CMSA Computer Science for Mathematicians: Graph Neural Networks: Expressive Power, Generalization, and Extrapolation
Keyulu Xu - MIT
Recent advances in deep learning exploit the structure in data and architectures. Graph Neural Network (GNN) is a powerful framework for learning with graph-structured objects, and for learning the interaction of objects on a graph. Applications include recommender systems, drug discovery, physical and visual reasoning, program synthesis, and natural language processing.
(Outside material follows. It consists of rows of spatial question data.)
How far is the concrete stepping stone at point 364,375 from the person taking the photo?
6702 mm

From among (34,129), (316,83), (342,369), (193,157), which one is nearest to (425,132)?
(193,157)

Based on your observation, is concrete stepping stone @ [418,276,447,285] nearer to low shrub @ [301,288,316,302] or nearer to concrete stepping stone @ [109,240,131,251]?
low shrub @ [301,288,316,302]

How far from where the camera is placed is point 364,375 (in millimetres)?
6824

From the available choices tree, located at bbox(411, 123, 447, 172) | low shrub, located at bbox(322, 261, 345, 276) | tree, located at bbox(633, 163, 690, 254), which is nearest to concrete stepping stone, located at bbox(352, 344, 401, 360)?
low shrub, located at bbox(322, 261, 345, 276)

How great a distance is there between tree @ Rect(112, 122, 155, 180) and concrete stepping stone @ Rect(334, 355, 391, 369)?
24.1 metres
In this talk, we study GNNs from the following aspects: expressive power, generalization, and extrapolation. We characterize the expressive power of GNNs from the perspective of graph isomorphism tests. We show an upper bound that GNNs are at most as powerful as a Weisfeiler-Lehman test. We then show conditions to achieve this upper bound, and present a maximally powerful GNN. Next, we analyze the generalization of GNNs. The optimization trajectories of over-parameterized GNNs trained by gradient descent correspond to those of kernel regression using a specific graph neural tangent kernel. Using this relation, we show GNNs provably learn a class of functions on graphs. More generally, we study how the architectural inductive biases influence generalization in a task. We introduce an algorithmic alignment measure, and show better alignment implies better generalization. Our framework suggests GNNs can sample-efficiently learn dynamic programming algorithms. Finally, we study how neural networks trained by gradient descent extrapolate, i.e., what they learn outside the support of the training distribution (e.g., on larger graphs or edge weights). We prove a linear extrapolation behavior of ReLU multilayer perceptrons (MLPs), and identify conditions under which MLPs and GNNs extrapolate well. Our results suggest how a good representation or architecture can help extrapolation.